A Blog by Jonathan Low

 

Dec 14, 2011

Shoppers Forgo Basics to Buy Holiday Gifts

It's heart-warming, but is it sustainable? The answer, alas, is a resounding no.

Entering the fourth year of a post-financial crisis recession, consumers find themselves having to choose between basic necessities and holiday gifts. They appear to be making the emotional and traditional decision to salute the holidays and put off worrying about basics for now. It isa reminder of the strength of the economy that they still have the wherewithal to do so, despite the weak job market and stagnant income figures.

For business, however, the news that consumers increased spending, however slightly, is more ominous than positive. Given the choices consumers are making, this does not bode well for sales - and inventory levels - come the new year.

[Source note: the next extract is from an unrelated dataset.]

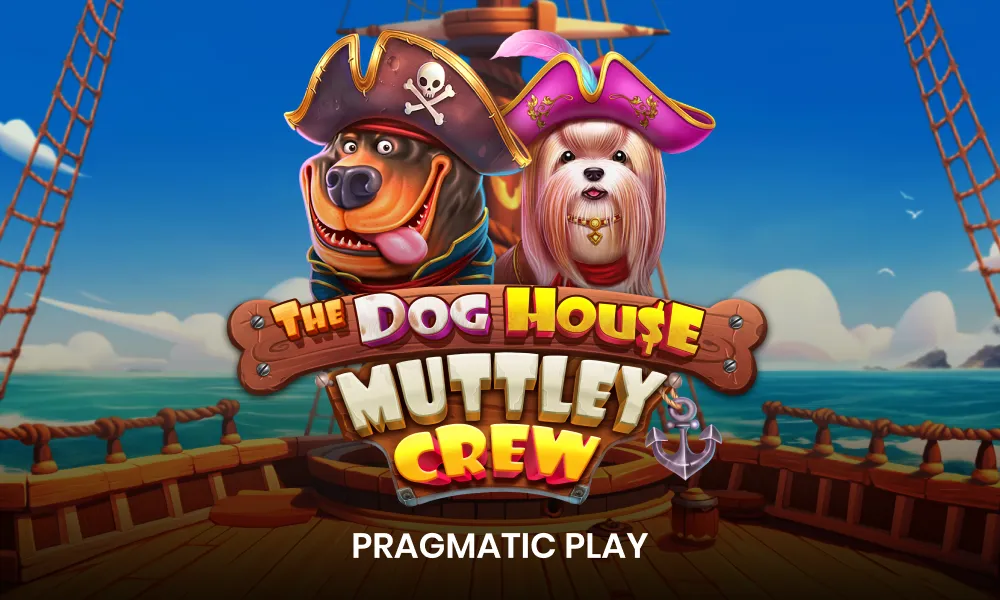 The Dog House – Muttley Crew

JL

Conor Dougherty reports in the Wall Street Journal:
Consumers increased spending only modestly heading into the holiday season, failing to sustain momentum built in earlier months and often appearing to shift spending away from basics to pay for gifts.

Retail sales increased 0.2% in November from October, a muted pace compared with the 0.6% and 1.3% growth notched in the previous two months
according to a Commerce Department report Tuesday. Sales excluding motor vehicles—a less-volatile gauge—also grew 0.2%. The sales figures don't account for changes in prices.

Although the overall sales increase fell short of some predictions—economists surveyed by Dow Jones Newswires had forecast a 0.5% rise—consumers appear to be sticking to their holiday shopping.

But the numbers suggest that high unemployment and paltry income growth are prompting some tradeoffs in month-to-month spending.

For instance, several categories associated with holiday gift-giving grew briskly: Sales at electronics and appliance stores were up 2.1%, while nonstore retailers, a proxy for Internet sales, were up 1.5%. Sales at clothing and accessories stores were up 0.5%.

The weakness was in categories such as grocery stores, which fell 0.3%, and building materials, which also fell 0.3%. A category that includes restaurants and bars fell 0.3%, indicating that many consumers are trading service-sector purchases to pay for goods like electronics or couches.

"You have these bursts [of spending], but until income growth gathers steam they don't last," said Jay Feldman, a U.S. economist at Credit Suisse.

The economy—notably, consumer spending—has shown resilience over the past few months, despite the market turmoil sparked by Europe's sovereign-debt troubles. That has led a number of economists to increase their fourth-quarter growth forecasts to rates in the mid- to high-3% range, which would mark the fastest pace in more than a year.

Separately, the National Federation of Independent Business said its index of small business optimism increased for the third consecutive month, rising 2.8 percentage points to 92 in November.